_WHAT IS REQUIRED_
The task for the listing below is to write out exactly the lines starting at the one containing "PFR Black and Pink" and ending at the one containing "Dondolo 2P GRELY", both included. Pictures are to be omitted.

------------------------------

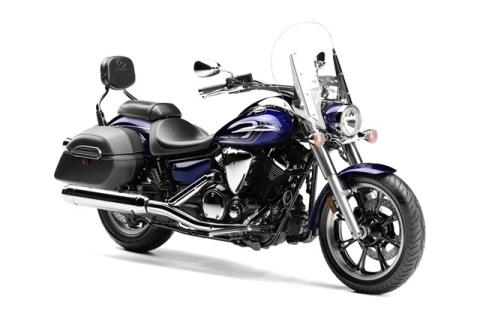 2015 Yamaha V Star 950 Tourer in Utica, New York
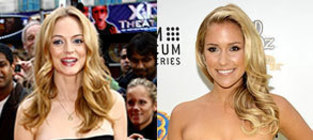 Fashion Face-Off: Heather Graham vs. Kristin Cavallari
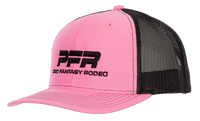 PFR Black and Pink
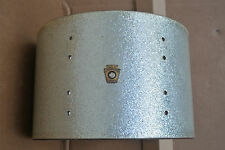"""1960's LUDWIG 12"""" CLASSIC TOM SHELL in SILVER SPARKLE for YOUR DRUM SET! #C832"""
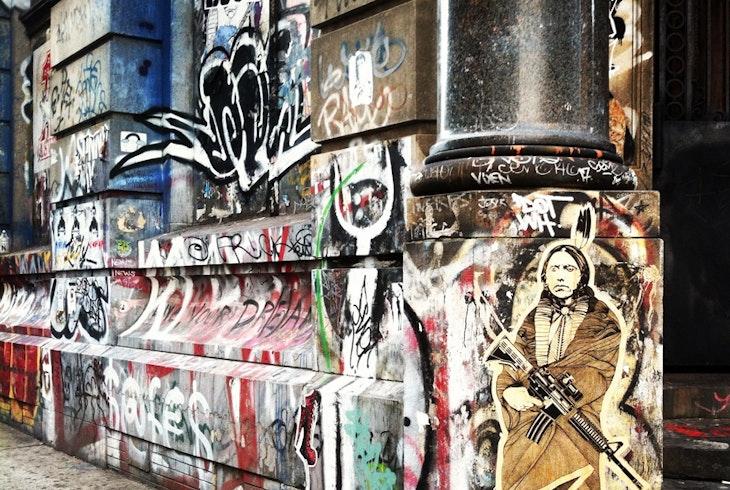 Gotham Sidewalks Street Art Lower East Side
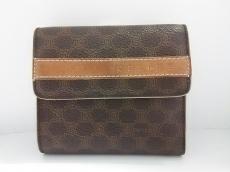 セリーヌ 2つ折り財布 マカダム柄 がま口 PVC(塩化ビニール)×レザー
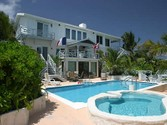 Single Family Home for sales at The Carrisbrooke Estate  Rainbow Bay,  0 Bahamas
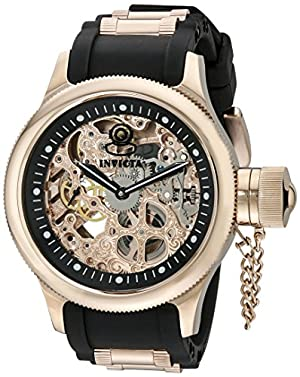 Invicta Men's 1090 Russian Diver Rose Gold-tone Stainless Steel Skeleton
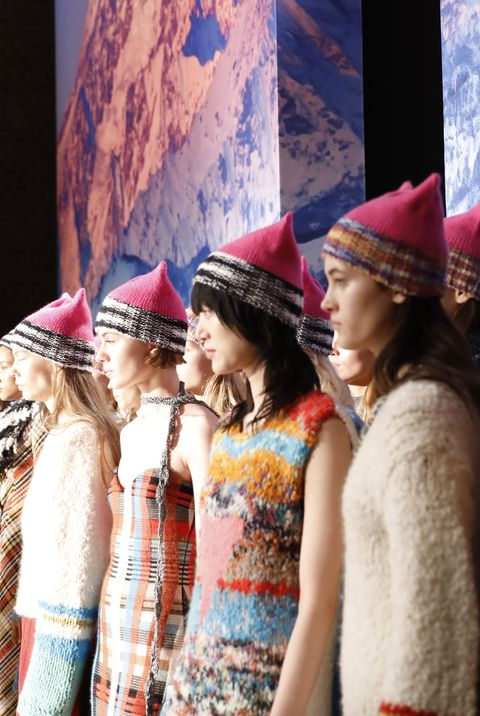 milan, italy   february 25  models walk the runway at the missoni show during milan fashion week fallwinter 201718 on february 25, 2017 in milan, italy  photo by tristan fewingsgetty images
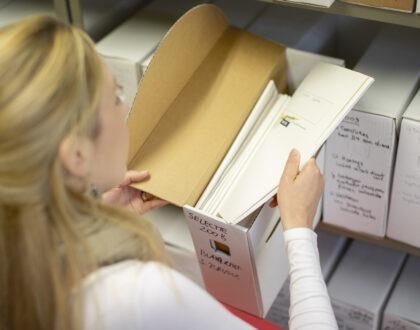 Leertraject opmaak calamiteitenplan voor archieven van lokale besturen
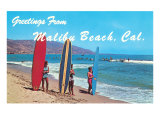 Greetings from Malibu Beach  California  Surfers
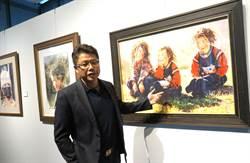 藏族肖像畫家劉雲生「磐鈺雲華」首開展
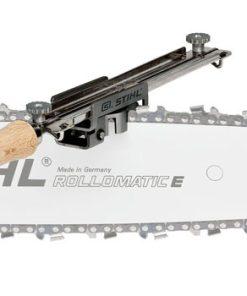 Stihl FF 1 File Holder Guide
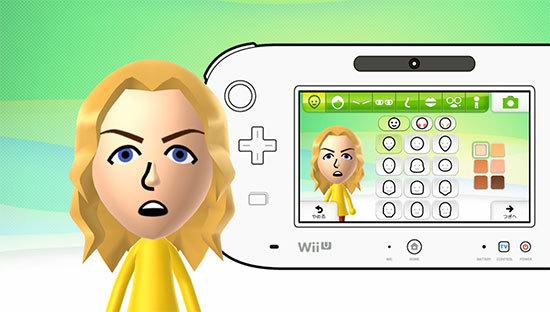 モンスターハンター3-(トライ)G-HD-Ver.-Wii-U-プレミアムセットを設置した11.jpg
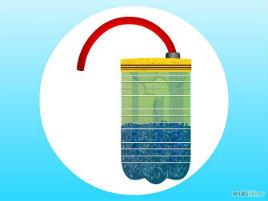 Как сделать свой собственный подводный аквариумный фильтр
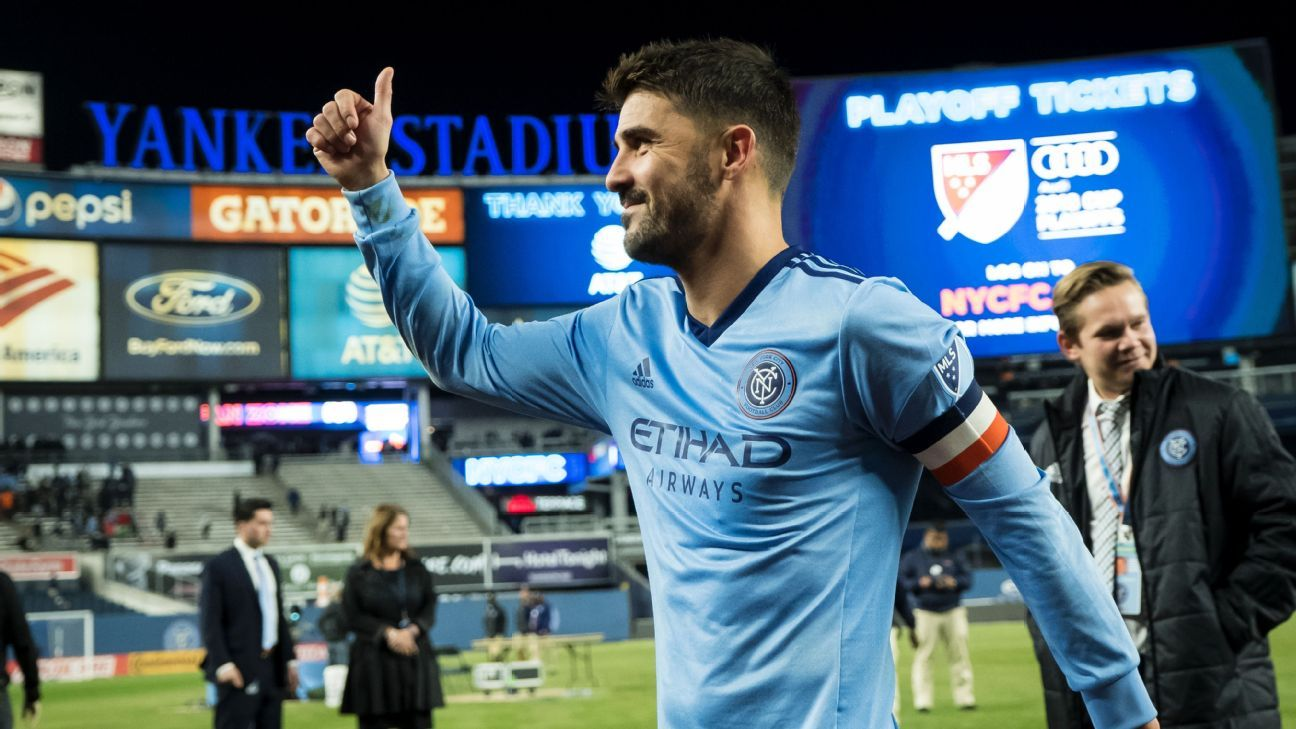David Villa posts emotional farewell to city of New York, NYCFC, fans ahead of his move to Japan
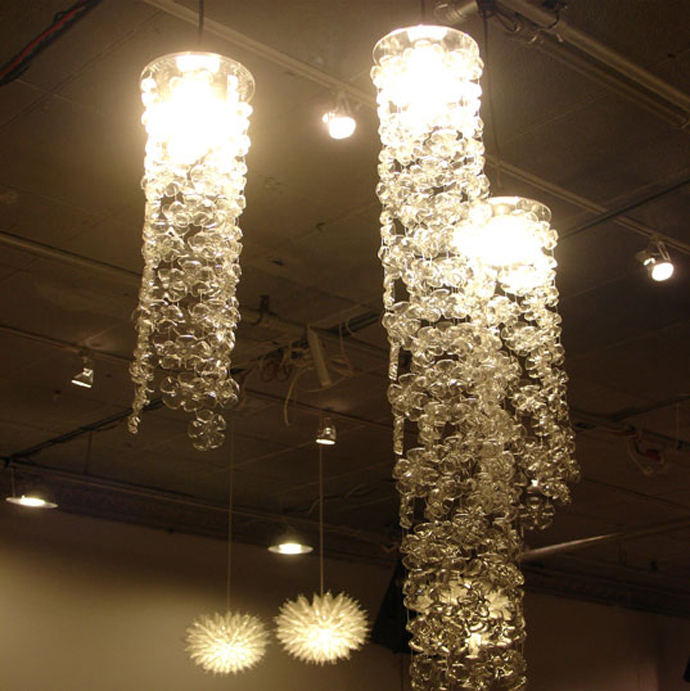plastic bottle recycle decorating (9)
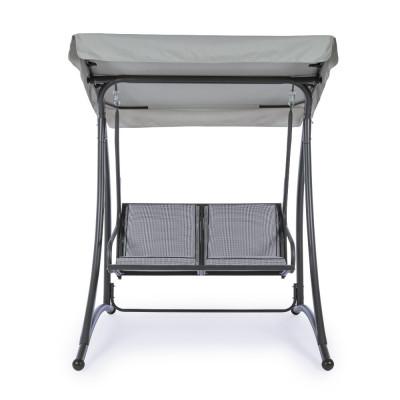 Dondolo 2P GRELY seduta in textilene, struttura in acciaio, colore antracite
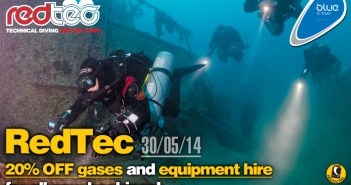 20% OFF gases and equipment hire on upcoming RedTec diving holiday!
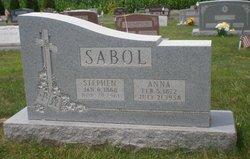 Anna Sabol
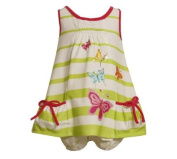 Bonnie Jean Baby Girls Screen Printed Butterfly Sun Dress, Green, 0-3 - 6-9 Months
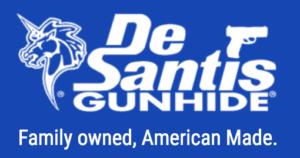 DeSantis Logo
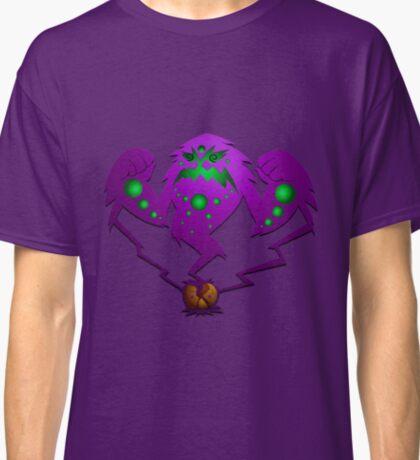 Spiritomb Pokémon Classic T-Shirt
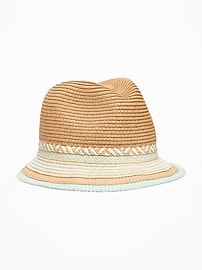Pop-Color Straw Fedora for Girls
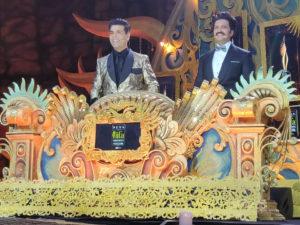 Hosts Karan Johar & Riteish Deshmukh at NEXA IIFA Awards Styled by Myntra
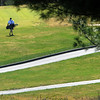 Beverly:<br /> A golfer walks across the green grass while playing golf at the Beverly Golf & Tennis Club on Friday.<br /> Photo by Ken Yuszkus/Salem News, Friday,  March 23, 2012.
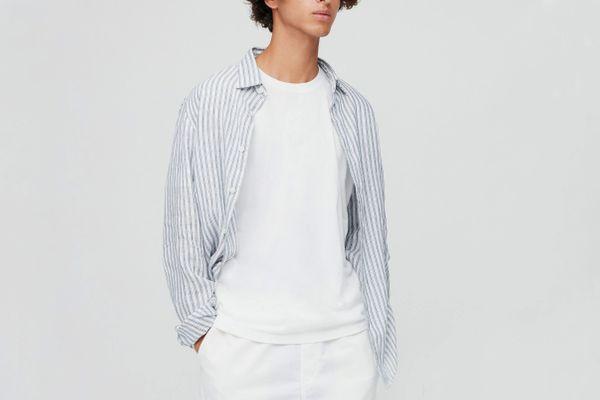 Uniqlo Men Supima Cotton Crewneck Short-Sleeve T-Shirt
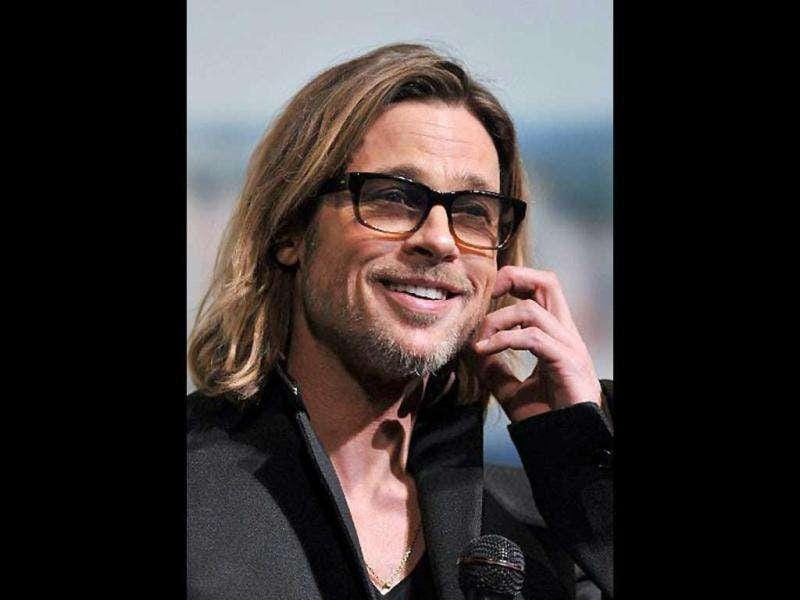 Brad Pitt speaks during the Japan premiere of his latest film Moneyball.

------------------------------

_ANSWER BOX_
 PFR Black and Pink
"""1960's LUDWIG 12"""" CLASSIC TOM SHELL in SILVER SPARKLE for YOUR DRUM SET! #C832"""
 Gotham Sidewalks Street Art Lower East Side
 セリーヌ 2つ折り財布 マカダム柄 がま口 PVC(塩化ビニール)×レザー
 Single Family Home for sales at The Carrisbrooke Estate  Rainbow Bay,  0 Bahamas
 Invicta Men's 1090 Russian Diver Rose Gold-tone Stainless Steel Skeleton
 milan, italy   february 25  models walk the runway at the missoni show during milan fashion week fallwinter 201718 on february 25, 2017 in milan, italy  photo by tristan fewingsgetty images
 Leertraject opmaak calamiteitenplan voor archieven van lokale besturen
 Greetings from Malibu Beach  California  Surfers
 藏族肖像畫家劉雲生「磐鈺雲華」首開展
 Stihl FF 1 File Holder Guide
 モンスターハンター3-(トライ)G-HD-Ver.-Wii-U-プレミアムセットを設置した11.jpg
 Как сделать свой собственный подводный аквариумный фильтр
David Villa posts emotional farewell to city of New York, NYCFC, fans ahead of his move to Japan
plastic bottle recycle decorating (9)
 Dondolo 2P GRELY seduta in textilene, struttura in acciaio, colore antracite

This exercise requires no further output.